When you apply to become a surrogate mother, your application is anything but pro forma. You have a lot of questions to answer about your health, your finances and even your criminal record (which hopefully you don’t have). You also have questions to answer about your own physical features and your lifestyle habits, as well as about your family situation.
In the State of Florida, as a surrogate mother you do not have to be legally married to enter into a surrogacy agreement. However; if you are that’s where your husband comes into the picture. The husband does not have to answer as many questions, and he certainly does not have to go through the array of medical tests that the surrogate herself must undertake.
But there are a number of questions that pertain to him, especially those related to his lifestyle and finances, since those will impact upon the home environment where the child id gestating, as well as on the emotional and mental well-being of the surrogate mother herself. And you will both be visited in your home, so that the home environment can be assessed first-hand.
State criminal records will be checked for both you and your husband. What happens if either of them comes back positive? What happens if either of you has a criminal record?
As with so many other factors, it depends. There is no law against a person with a criminal record acting as a surrogate, and there is no law against a woman whose husband has a criminal record acting as a surrogate.

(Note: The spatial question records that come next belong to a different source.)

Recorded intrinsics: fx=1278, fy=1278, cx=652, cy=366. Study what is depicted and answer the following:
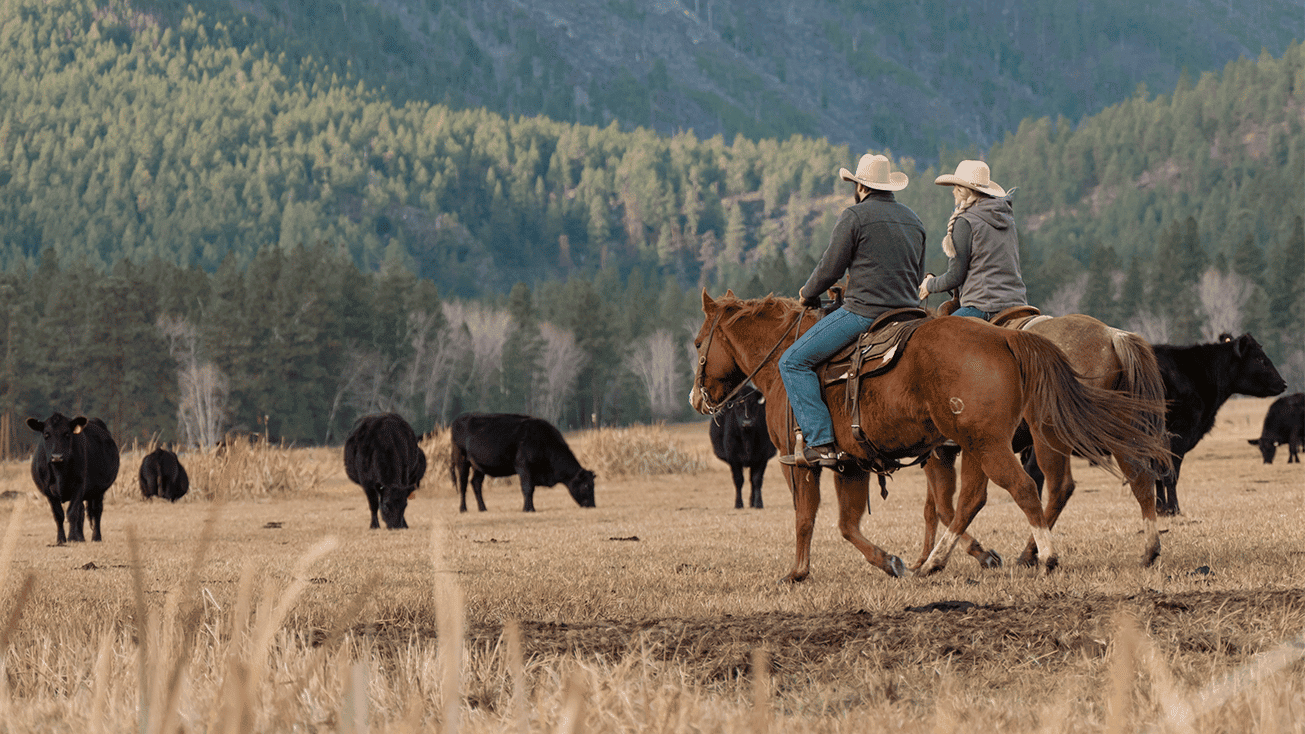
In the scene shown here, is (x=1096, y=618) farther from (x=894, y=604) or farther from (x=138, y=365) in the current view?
(x=138, y=365)

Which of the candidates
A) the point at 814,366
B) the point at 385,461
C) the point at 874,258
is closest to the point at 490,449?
the point at 385,461

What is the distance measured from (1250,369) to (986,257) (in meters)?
6.25

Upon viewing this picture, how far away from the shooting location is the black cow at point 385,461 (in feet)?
57.4

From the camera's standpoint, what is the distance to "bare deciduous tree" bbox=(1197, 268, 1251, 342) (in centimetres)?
12519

The question is what the agency or clinic will think, and also what the intended parents will think.
Many of the more reputable agencies refuse to work with people with criminal records. Since this process involves not just a woman, but the couple, that includes her husband. The agency is responsible for its recommendations, and recommending somebody with a criminal record is a huge and unnecessary risk.
So much of the surrogacy process involves trust. A criminal record is a huge red flag that says, “I cannot be trusted.”
If the fertility clinic does accept a couple with a criminal record in the household, that still might not sit well with the intended parents. The agency will screen for criminal records, and will have to reveal that to all intended parents.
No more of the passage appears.